> **What you should do**: Please change every "eyeglasses" in the records below to "spectacles" and write them out again with nothing else altered. Leave the pictures out of your answer.

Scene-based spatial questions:
+++
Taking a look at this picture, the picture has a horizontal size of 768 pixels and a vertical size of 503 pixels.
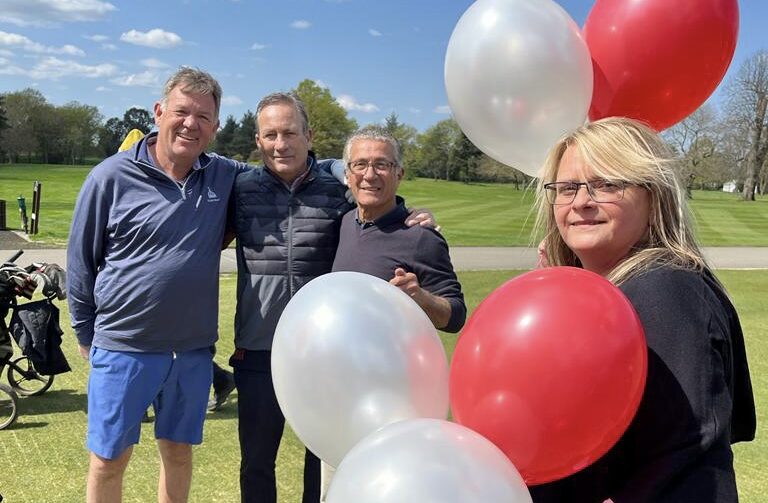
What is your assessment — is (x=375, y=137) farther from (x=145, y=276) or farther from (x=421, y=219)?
(x=145, y=276)

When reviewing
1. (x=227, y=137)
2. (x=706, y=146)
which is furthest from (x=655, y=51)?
→ (x=227, y=137)

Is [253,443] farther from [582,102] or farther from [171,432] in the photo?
[582,102]

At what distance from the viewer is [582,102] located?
213 centimetres

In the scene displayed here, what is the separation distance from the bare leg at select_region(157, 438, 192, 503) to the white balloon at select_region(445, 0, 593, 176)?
2169 millimetres

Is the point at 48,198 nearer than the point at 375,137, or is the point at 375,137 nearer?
the point at 375,137

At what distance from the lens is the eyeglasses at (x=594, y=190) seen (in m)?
1.52

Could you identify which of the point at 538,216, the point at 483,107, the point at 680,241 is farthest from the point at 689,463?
the point at 483,107

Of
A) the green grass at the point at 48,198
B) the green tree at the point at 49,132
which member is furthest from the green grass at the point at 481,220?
the green tree at the point at 49,132

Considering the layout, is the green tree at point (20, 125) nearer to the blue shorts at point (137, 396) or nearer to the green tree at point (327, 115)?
the green tree at point (327, 115)

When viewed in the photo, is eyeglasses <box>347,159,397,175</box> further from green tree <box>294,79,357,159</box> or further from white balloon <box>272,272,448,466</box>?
green tree <box>294,79,357,159</box>

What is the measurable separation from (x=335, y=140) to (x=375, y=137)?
5519 cm

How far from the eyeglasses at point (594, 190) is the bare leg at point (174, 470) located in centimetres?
237

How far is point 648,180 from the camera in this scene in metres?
1.50

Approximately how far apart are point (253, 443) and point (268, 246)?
0.96m
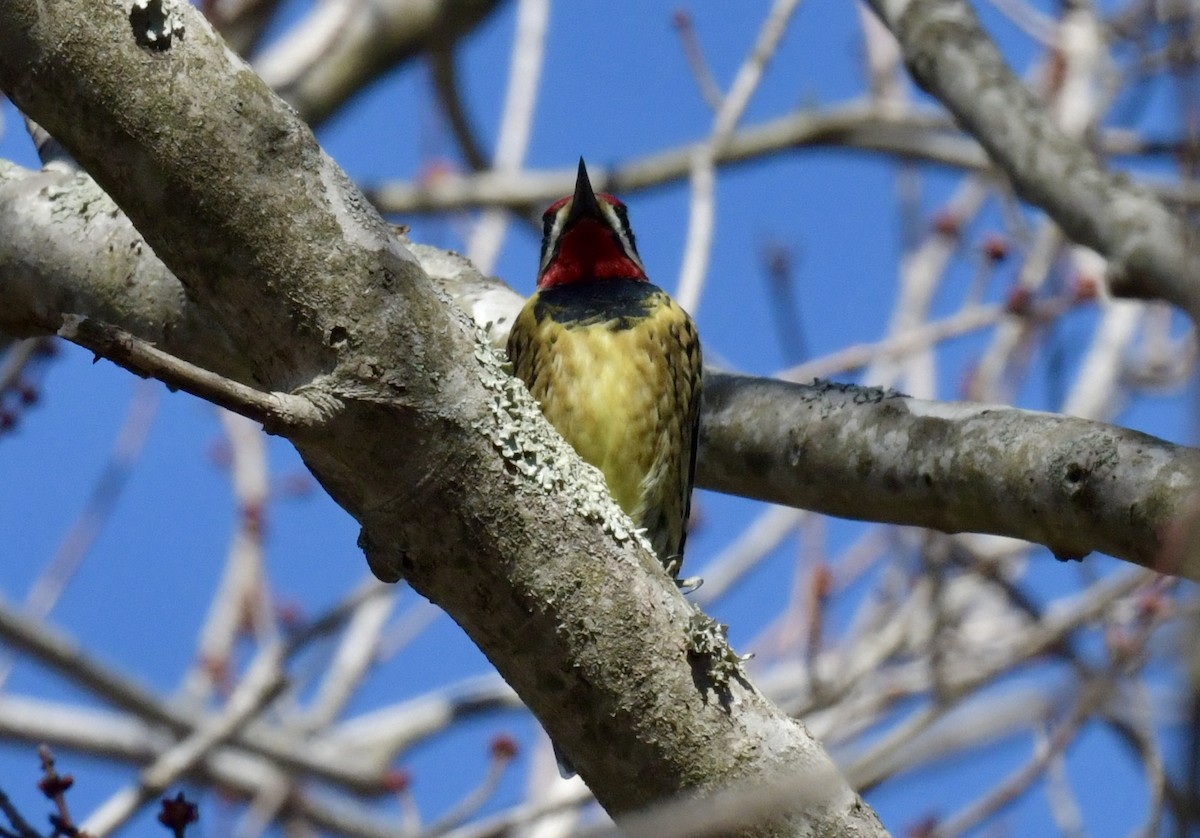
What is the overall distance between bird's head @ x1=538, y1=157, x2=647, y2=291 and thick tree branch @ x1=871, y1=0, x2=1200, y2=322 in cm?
103

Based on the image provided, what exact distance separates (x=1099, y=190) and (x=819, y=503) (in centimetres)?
96

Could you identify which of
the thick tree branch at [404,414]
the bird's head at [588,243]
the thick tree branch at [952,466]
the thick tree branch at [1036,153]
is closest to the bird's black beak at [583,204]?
the bird's head at [588,243]

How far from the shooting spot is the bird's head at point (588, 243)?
14.3ft

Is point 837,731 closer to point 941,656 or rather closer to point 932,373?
point 941,656

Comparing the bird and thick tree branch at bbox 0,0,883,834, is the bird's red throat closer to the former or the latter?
the bird

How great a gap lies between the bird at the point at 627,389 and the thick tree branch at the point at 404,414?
1.15 meters

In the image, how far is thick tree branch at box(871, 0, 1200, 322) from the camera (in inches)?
123

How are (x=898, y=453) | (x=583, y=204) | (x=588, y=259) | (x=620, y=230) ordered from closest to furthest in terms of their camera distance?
(x=898, y=453) < (x=588, y=259) < (x=583, y=204) < (x=620, y=230)

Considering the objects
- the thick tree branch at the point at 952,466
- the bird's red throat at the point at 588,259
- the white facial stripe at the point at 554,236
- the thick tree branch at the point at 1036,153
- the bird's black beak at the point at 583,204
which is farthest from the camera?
the white facial stripe at the point at 554,236

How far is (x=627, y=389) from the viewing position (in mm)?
3658

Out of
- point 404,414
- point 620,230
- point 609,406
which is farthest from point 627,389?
point 404,414

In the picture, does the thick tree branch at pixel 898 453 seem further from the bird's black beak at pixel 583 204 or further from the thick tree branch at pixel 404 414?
the bird's black beak at pixel 583 204

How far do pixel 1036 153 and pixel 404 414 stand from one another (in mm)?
1808

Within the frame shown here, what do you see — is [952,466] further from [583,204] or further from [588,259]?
[583,204]
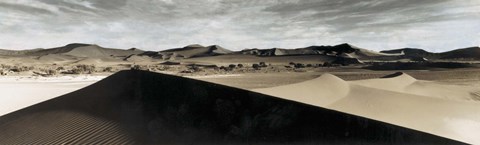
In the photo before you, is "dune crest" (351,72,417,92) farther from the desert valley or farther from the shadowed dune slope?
the shadowed dune slope

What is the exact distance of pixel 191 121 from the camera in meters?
6.79

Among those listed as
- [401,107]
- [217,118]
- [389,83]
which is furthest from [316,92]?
[389,83]

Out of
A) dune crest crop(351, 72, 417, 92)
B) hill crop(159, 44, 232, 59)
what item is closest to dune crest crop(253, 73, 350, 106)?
dune crest crop(351, 72, 417, 92)

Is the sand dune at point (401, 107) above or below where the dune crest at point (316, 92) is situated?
below

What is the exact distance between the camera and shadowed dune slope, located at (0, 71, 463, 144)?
19.6 feet

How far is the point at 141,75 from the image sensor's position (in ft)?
28.0

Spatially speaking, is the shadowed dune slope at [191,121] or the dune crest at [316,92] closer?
the shadowed dune slope at [191,121]

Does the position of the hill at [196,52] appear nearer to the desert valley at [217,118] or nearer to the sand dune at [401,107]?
the sand dune at [401,107]

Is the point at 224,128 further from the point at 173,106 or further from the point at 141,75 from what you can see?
the point at 141,75

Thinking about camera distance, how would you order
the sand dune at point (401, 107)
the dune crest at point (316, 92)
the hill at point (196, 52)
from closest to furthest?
1. the sand dune at point (401, 107)
2. the dune crest at point (316, 92)
3. the hill at point (196, 52)

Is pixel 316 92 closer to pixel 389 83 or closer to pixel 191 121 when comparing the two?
pixel 191 121

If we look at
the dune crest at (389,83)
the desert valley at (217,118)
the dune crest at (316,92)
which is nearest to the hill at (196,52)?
the dune crest at (389,83)

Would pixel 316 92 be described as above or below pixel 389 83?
above

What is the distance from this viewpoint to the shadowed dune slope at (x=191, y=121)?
236 inches
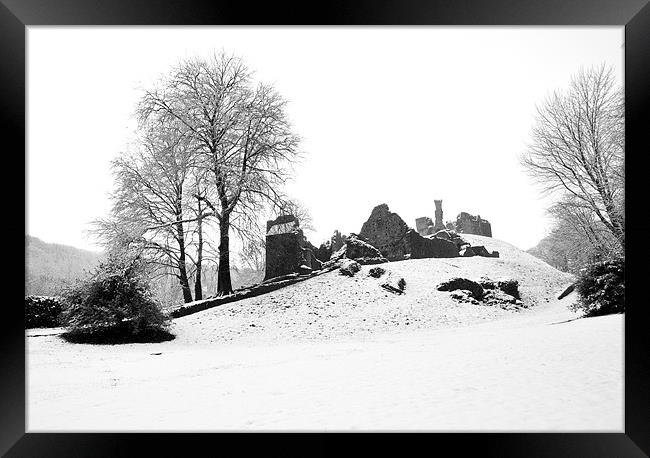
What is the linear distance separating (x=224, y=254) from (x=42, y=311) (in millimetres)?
4851

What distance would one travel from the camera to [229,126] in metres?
14.5

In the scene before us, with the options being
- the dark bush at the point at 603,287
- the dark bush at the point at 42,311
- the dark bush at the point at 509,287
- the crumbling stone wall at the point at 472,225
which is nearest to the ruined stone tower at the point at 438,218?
the crumbling stone wall at the point at 472,225

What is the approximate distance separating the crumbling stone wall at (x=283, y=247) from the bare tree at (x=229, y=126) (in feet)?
2.59

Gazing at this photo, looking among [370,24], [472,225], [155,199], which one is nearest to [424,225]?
[472,225]

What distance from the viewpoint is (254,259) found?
1466 centimetres

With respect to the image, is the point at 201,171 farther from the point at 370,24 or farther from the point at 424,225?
the point at 424,225

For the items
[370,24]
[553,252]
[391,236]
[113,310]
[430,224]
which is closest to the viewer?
[370,24]

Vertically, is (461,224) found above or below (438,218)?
below

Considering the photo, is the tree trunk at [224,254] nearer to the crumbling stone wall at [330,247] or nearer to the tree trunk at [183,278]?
the tree trunk at [183,278]

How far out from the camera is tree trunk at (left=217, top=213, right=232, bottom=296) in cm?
1424

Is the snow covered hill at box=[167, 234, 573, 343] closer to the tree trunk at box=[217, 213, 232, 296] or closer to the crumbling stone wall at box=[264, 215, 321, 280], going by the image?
the crumbling stone wall at box=[264, 215, 321, 280]

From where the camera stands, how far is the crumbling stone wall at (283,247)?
14961 mm

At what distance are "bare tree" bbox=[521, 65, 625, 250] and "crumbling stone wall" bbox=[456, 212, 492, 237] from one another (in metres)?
10.5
+++
> **The answer**:
Taking a look at this picture, the picture has a horizontal size of 768 pixels and a vertical size of 503 pixels.
What is your assessment — is (x=375, y=137) farther from (x=145, y=276) or farther from (x=421, y=219)?
(x=145, y=276)

When reviewing
1. (x=227, y=137)
2. (x=706, y=146)
which is furthest from (x=655, y=51)?
→ (x=227, y=137)

Is [253,443] farther from [582,102] or farther from [171,432] in the photo?
[582,102]

At what distance from the viewer is [582,102] located?
213 centimetres

In the scene displayed here, what is the separation distance from the bare leg at select_region(157, 438, 192, 503) to the white balloon at select_region(445, 0, 593, 176)?
2169 millimetres

Is the point at 48,198 nearer than the point at 375,137, or is the point at 375,137 nearer?
the point at 375,137

At what distance from the lens is the spectacles at (x=594, y=190) seen (in m)?
1.52

Could you identify which of the point at 538,216, the point at 483,107, the point at 680,241 is farthest from the point at 689,463?
the point at 483,107

Of
A) the green grass at the point at 48,198
B) the green tree at the point at 49,132
which member is furthest from the green grass at the point at 481,220?
the green tree at the point at 49,132

Considering the layout, is the green tree at point (20, 125) nearer to the blue shorts at point (137, 396) or nearer to the green tree at point (327, 115)?
the green tree at point (327, 115)

When viewed in the photo, is spectacles <box>347,159,397,175</box> further from green tree <box>294,79,357,159</box> or further from white balloon <box>272,272,448,466</box>?
green tree <box>294,79,357,159</box>

What is the measurable separation from (x=335, y=140) to (x=375, y=137)?
5519 cm

How far from the spectacles at point (594, 190) is the bare leg at point (174, 470) located in centimetres?
237

How far is point 648,180 from the camera in this scene in metres?
1.50

Approximately how far apart are point (253, 443) and point (268, 246)?
0.96m
What is the overall distance between bird's head @ x1=538, y1=157, x2=647, y2=291 and thick tree branch @ x1=871, y1=0, x2=1200, y2=322 in cm?
103

Based on the image provided, what exact distance separates (x=1099, y=190) and (x=819, y=503) (in centimetres)?
96

Could you identify which of
the thick tree branch at [404,414]
the bird's head at [588,243]
the thick tree branch at [952,466]
the thick tree branch at [1036,153]
is closest to the bird's black beak at [583,204]?
the bird's head at [588,243]

How far from the shooting spot is the bird's head at point (588, 243)?
14.3ft

Is point 837,731 closer to point 941,656 or rather closer to point 932,373?
point 941,656

Comparing the bird and thick tree branch at bbox 0,0,883,834, is the bird's red throat closer to the former or the latter?
the bird

How great a gap lies between the bird at the point at 627,389 and the thick tree branch at the point at 404,414?
1.15 meters

In the image, how far is thick tree branch at box(871, 0, 1200, 322) from the camera (in inches)?
123

How are (x=898, y=453) | (x=583, y=204) | (x=588, y=259) | (x=620, y=230) ordered from closest to furthest in terms of their camera distance?
(x=898, y=453) < (x=588, y=259) < (x=583, y=204) < (x=620, y=230)

Considering the objects
- the thick tree branch at the point at 952,466
- the bird's red throat at the point at 588,259
- the white facial stripe at the point at 554,236
- the thick tree branch at the point at 1036,153
- the bird's black beak at the point at 583,204
which is farthest from the camera?
the white facial stripe at the point at 554,236

How far is (x=627, y=389) from the viewing position (in mm)?
3658

Out of
- point 404,414
- point 620,230
- point 609,406
which is farthest from point 627,389?
point 404,414

In the picture, does the thick tree branch at pixel 898 453 seem further from the bird's black beak at pixel 583 204 or further from the thick tree branch at pixel 404 414?
the bird's black beak at pixel 583 204

How far do pixel 1036 153 and pixel 404 414 stand from one another (in mm)?
1808

Within the frame shown here, what do you see — is [952,466] further from [583,204] or further from [588,259]?
[583,204]
In the photo before you, is "dune crest" (351,72,417,92) farther from the desert valley or farther from the shadowed dune slope?
the shadowed dune slope

What is the exact distance of pixel 191 121 from the camera in meters?
6.79

Among those listed as
- [401,107]
- [217,118]
- [389,83]
which is furthest from [316,92]?
[389,83]

Out of
A) dune crest crop(351, 72, 417, 92)
B) hill crop(159, 44, 232, 59)
what item is closest to dune crest crop(253, 73, 350, 106)?
dune crest crop(351, 72, 417, 92)

Is the sand dune at point (401, 107) above or below where the dune crest at point (316, 92) is situated?
below

What is the exact distance between the camera and shadowed dune slope, located at (0, 71, 463, 144)?
19.6 feet

How far is the point at 141,75 from the image sensor's position (in ft)?
28.0

Spatially speaking, is the shadowed dune slope at [191,121] or the dune crest at [316,92] closer?
the shadowed dune slope at [191,121]

Does the position of the hill at [196,52] appear nearer to the desert valley at [217,118] or nearer to the sand dune at [401,107]?
the sand dune at [401,107]

Is the point at 224,128 further from the point at 173,106 or further from the point at 141,75 from what you can see?
the point at 141,75

Thinking about camera distance, how would you order
the sand dune at point (401, 107)
the dune crest at point (316, 92)
the hill at point (196, 52)
from closest to furthest?
1. the sand dune at point (401, 107)
2. the dune crest at point (316, 92)
3. the hill at point (196, 52)

Is pixel 316 92 closer to pixel 389 83 or closer to pixel 191 121 when comparing the two?
pixel 191 121

If we look at
the dune crest at (389,83)
the desert valley at (217,118)
the dune crest at (316,92)
which is nearest to the hill at (196,52)?
the dune crest at (389,83)

Would pixel 316 92 be described as above or below pixel 389 83?
above

What is the distance from this viewpoint to the shadowed dune slope at (x=191, y=121)?
236 inches
What is the linear distance separating (x=224, y=254) from (x=42, y=311) (in millimetres)?
4851

What distance would one travel from the camera to [229,126] in metres?
14.5

In the scene before us, with the options being
- the dark bush at the point at 603,287
- the dark bush at the point at 42,311
- the dark bush at the point at 509,287
- the crumbling stone wall at the point at 472,225
which is nearest to the ruined stone tower at the point at 438,218?
the crumbling stone wall at the point at 472,225

What is the approximate distance separating the crumbling stone wall at (x=283, y=247) from the bare tree at (x=229, y=126) (in feet)?
2.59

Gazing at this photo, looking among [370,24], [472,225], [155,199], which one is nearest to [424,225]?
[472,225]

What distance from the viewpoint is (254,259) found?
1466 centimetres

With respect to the image, is the point at 201,171 farther from the point at 370,24 or farther from the point at 424,225?
the point at 424,225

For the items
[370,24]
[553,252]
[391,236]
[113,310]
[430,224]
which is closest to the viewer?
[370,24]

Vertically, is (461,224) found above or below (438,218)?
below

Considering the photo, is the tree trunk at [224,254] nearer to the crumbling stone wall at [330,247] or nearer to the tree trunk at [183,278]?
the tree trunk at [183,278]

How far out from the camera is tree trunk at (left=217, top=213, right=232, bottom=296) in cm?
1424

Is the snow covered hill at box=[167, 234, 573, 343] closer to the tree trunk at box=[217, 213, 232, 296] or closer to the crumbling stone wall at box=[264, 215, 321, 280], going by the image?
the crumbling stone wall at box=[264, 215, 321, 280]

From where the camera stands, how far is the crumbling stone wall at (283,247)?
14961 mm

At what distance are "bare tree" bbox=[521, 65, 625, 250] and "crumbling stone wall" bbox=[456, 212, 492, 237] from one another (in metres)?
10.5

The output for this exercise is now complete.